Tracyton Beach

Tracyton Beach

Wednesday, November 13, 2013

How my high school experience compared to Gatto's claims. (assignment 11/12)

I would have to agree with Gatto on pretty much everything.  Not just my high school, but all of my K-12 schooling.  I was bored in most of my classes to a degree that quite often I did not even bother to show up for them.  There were a few exceptions; computer science, history and a few others where I excelled.  Looking back the reason that I excelled in the classes that I did was because I made them interesting.  In computer science I was able to create my own programs, what ever I wanted to do, it was like being given a lump of clay and being told that I could make what ever I wanted to with the lump.  With the other classes that I enjoyed we were allowed to do projects and present them to the class.  Looking back I wish I had joined the drama club as that would have been fun but I was shy.  I did make some special effects for one of the plays that they did.  The classes that I had that were just go in and absorb information and leave were the ones that I had problems with.  Writing reports on books, memorizing facts, regurgitating the same information as everyone else just had no value in it for me personally.  Every time I have ever excelled in school it was because I was given the opportunity to dance to the beat of my own drum.  Now I have largely put most of the memories of my high school days out of my head as that was a long time ago and my participation was minimal at best.  There are only a few things that I can remember that I think fit here.  First is that because of my poor performance in my classes they decided that I must be dumb so they gave me a series of IQ tests, when the three IQ tests came back averaging about 140 they were perplexed at my bad grades and said they could not help me.  That school system had no AP classes, and in fact said that they did not believe in accelerating students learning.  Even if they did, I would not be a candidate.  Second is that when I moved at the end of 10th grade, I had accrued several hours of detention for skipping classes.  My high school would not transfer my grades to my new school unless I did the detention hours during the summer in which I transferred.

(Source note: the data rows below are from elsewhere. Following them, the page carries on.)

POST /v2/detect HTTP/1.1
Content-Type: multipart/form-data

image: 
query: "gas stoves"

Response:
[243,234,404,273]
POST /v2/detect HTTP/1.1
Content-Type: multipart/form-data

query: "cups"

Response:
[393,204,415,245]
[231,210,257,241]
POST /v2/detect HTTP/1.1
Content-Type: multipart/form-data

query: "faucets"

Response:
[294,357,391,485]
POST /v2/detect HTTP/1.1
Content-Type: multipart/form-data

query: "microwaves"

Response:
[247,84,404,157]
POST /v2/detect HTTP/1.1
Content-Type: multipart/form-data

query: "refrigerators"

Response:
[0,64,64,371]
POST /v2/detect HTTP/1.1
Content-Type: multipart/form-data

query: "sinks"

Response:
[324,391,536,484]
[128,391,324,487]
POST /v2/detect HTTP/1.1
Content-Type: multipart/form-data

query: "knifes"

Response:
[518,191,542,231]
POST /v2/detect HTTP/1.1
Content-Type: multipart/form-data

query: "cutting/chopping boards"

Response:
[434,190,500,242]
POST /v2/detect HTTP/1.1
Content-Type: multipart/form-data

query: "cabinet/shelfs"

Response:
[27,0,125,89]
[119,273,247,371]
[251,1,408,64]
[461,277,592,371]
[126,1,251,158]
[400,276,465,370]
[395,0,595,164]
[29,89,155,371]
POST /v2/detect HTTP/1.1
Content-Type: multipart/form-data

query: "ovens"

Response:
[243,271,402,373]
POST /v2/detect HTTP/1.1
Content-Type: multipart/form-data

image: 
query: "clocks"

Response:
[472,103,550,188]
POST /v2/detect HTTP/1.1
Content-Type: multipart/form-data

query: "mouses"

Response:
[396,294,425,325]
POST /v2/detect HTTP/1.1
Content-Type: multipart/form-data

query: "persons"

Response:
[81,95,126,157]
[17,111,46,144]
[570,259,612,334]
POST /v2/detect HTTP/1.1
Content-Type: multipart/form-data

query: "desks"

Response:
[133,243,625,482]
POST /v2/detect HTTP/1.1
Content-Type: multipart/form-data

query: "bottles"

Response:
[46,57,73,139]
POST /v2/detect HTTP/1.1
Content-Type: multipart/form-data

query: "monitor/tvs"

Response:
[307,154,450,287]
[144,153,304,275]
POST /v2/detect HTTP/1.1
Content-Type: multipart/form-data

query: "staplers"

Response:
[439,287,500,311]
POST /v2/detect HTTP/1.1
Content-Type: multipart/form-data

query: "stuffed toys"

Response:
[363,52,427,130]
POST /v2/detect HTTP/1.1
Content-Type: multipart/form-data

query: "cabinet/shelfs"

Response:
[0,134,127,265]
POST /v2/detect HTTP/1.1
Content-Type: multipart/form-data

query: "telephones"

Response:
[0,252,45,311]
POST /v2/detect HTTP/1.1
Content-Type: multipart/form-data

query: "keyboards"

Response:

I will relate the following from my kids school as that is fresh in my head.  My wife volunteers in several of the schools in the area, mostly in my kids school though.  One day she was in the teachers lounge and over heard two of the teachers who were known to be questionable talking.  Those teachers were comparing notes on which one of them was being meaner to the students and laughing about it.  In another class my daughter spent a large portion of the year with her head on the desk along with her classmates because when there was one child being loud or bad, the entire class was punished and school work was stopped.  As a result of that she always had a lot of homework and did not know how to do it because she was not being taught.  In another class a teacher said my daughter should be put on medication, not because she was a problem but because she would not pay attention and was doing her own thing.  My daughter was moved into a different school and she excelled, and in fact her teacher at her new school said she was writing poetry at an adult level and we should get her published.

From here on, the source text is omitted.